Al día siguiente amaneció nublado y llovió
todo el día. Había quedado en salir con mi papá y mi hermano temprano. Tuvimos
que comprar paraguas para cada uno. Me encantó esa mañana, de lejos la mejor.
Caminar, y bajo la lluvia, fue muy divertido. En Lima nunca llueve. Y eso hizo
que la experiencia fuera inolvidable. Me costó un poco acostumbrarme al paraguas,
era muy difícil no chocar con las demás personas que también llevaban sus
respectivos paraguas. Luego cada vez que hay que entrar en algún
establecimiento hay que cerrarlo y al salir volverlo a abrir. Nada del otro
mundo, pero para quienes nunca han tenido la necesidad de usar uno, puede ser
bastante complicado.
No sé cómo terminamos en la Bond Streat, una
galería underground en Santa Fe. Papá al cabo de una hora se aburrió y salió a
leer el periódico, además de estar preocupado por mamá quien se había quedado
en el hotel. En cambio, mi hermano y yo nos recorrimos los cuatro pisos e igual
creo que nos faltó tiempo. Si bien no compramos muchas cosas, la pasamos muy
bien. También se hacen tatuajes y body piercing y hay un montón de gente de
todo tipo, algo así como galerías Brasil para nosotros.
Los siguientes días pasaron mejor. Fuimos al
teatro en familia a ver un musical y yo fui sola a ver un unipersonal con Julio
Chávez, “Yo soy mi propia mujer”. Estuvo increíble, papá me sacó entrada en la
segunda fila y literalmente Julio me escupía cada vez que decía su parlamento.

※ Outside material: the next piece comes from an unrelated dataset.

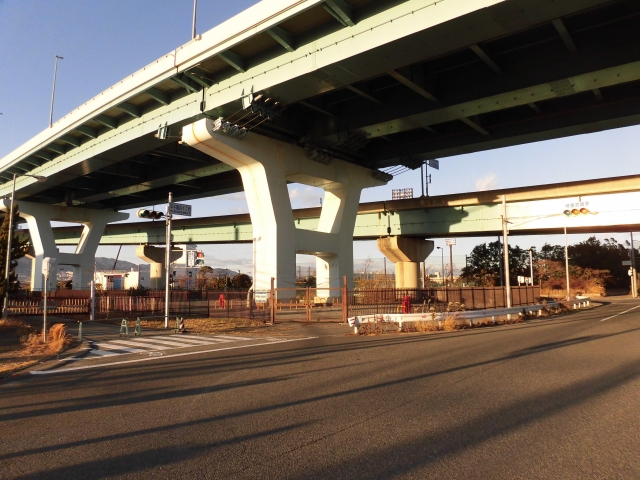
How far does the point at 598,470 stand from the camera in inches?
190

También fui al cine a ver una película nacional, una comedia. Lo único que me
faltó, fue ir a un recital. Creo que como era verano no había mucha movida.
Igual a nosotros nos parecía que había un montón de gente, sin embargo los de
ahí, decían que el centro estaba vacío.
El domingo fue mi cumpleaños número
veinticinco y lo pasamos en familia. Fuimos a Recoleta, a una feria artesanal
que sólo está los fines de semana en Plaza Francia. Visitamos el cementerio,
mamá quería ver la tumba de Evita, pero no la encontramos. Sólo vimos la de
Sarmiento. Después me enteré que ahí también estaba la tumba de Casares, y me
la perdí. Ese día paseamos por la feria y fuimos a comer al shopping que quedaba ahí mismo. Debo decir que no la
pasé muy bien, entre mi período y la resaca por haber bebido el día anterior,
casi no podía estar en pie.
Regresé al hotel a la primera oportunidad que
tuve, los cólicos menstruales me mataban. Razón de mi mal humor esa tarde en la
feria, donde no quise comprar ni ver nada. Mis papás todavía se quedaron
haciendo compras, mi hermano me acompañó al hotel y luego volvió a salir.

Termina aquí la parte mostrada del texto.